### [YOUR INSTRUCTIONS]
Count the lines in the items below that contain the word "there", and reply with that number alone.

### [INPUT FOR THIS TASK]
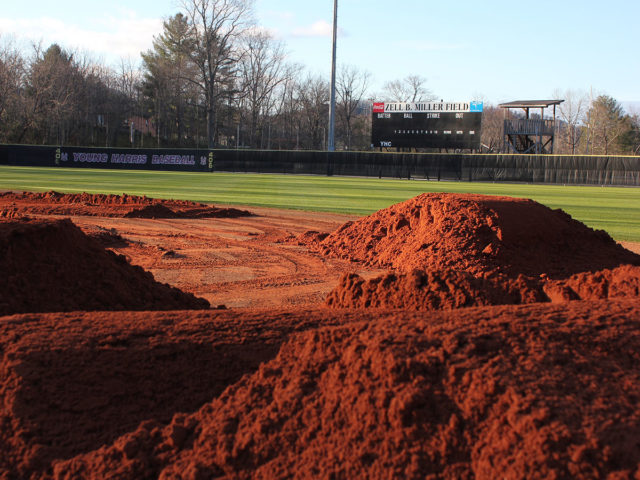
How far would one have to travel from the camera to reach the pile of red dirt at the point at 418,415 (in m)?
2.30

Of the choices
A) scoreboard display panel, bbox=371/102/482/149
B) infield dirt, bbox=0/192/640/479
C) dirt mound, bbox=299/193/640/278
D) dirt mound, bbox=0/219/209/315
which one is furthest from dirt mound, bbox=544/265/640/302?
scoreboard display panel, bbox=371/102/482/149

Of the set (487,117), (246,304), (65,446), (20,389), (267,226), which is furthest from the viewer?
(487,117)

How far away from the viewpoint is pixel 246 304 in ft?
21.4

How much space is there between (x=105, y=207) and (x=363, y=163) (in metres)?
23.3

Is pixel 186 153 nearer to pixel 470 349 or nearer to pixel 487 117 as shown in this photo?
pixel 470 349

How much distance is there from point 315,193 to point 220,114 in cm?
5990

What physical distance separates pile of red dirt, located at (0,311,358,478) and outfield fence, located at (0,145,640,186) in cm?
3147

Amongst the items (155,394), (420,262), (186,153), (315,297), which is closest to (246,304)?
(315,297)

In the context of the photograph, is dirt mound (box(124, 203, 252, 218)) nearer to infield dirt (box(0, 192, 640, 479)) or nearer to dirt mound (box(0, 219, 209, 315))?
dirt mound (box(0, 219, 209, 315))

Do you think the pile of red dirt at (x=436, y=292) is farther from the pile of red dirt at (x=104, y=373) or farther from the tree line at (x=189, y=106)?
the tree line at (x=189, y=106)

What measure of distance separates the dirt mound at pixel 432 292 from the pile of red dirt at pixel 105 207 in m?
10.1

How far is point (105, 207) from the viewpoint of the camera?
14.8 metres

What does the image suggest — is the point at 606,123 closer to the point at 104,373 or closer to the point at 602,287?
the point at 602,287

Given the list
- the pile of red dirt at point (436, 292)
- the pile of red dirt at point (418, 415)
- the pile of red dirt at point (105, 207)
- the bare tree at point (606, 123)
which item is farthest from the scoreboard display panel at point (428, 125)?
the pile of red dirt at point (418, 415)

* * *

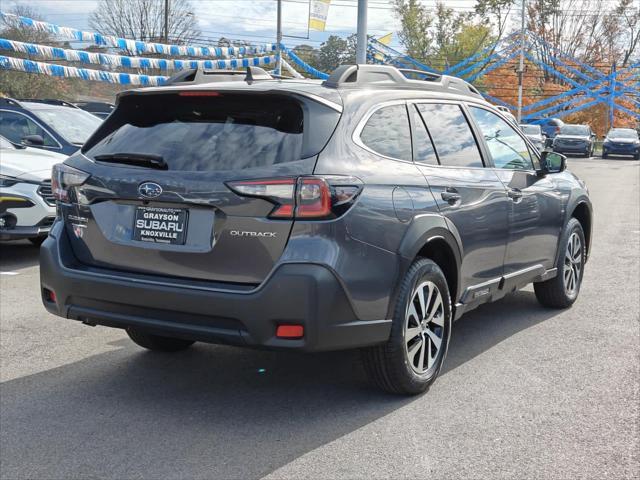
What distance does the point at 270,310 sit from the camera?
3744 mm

### [SOLUTION FOR THIS EXERCISE]
2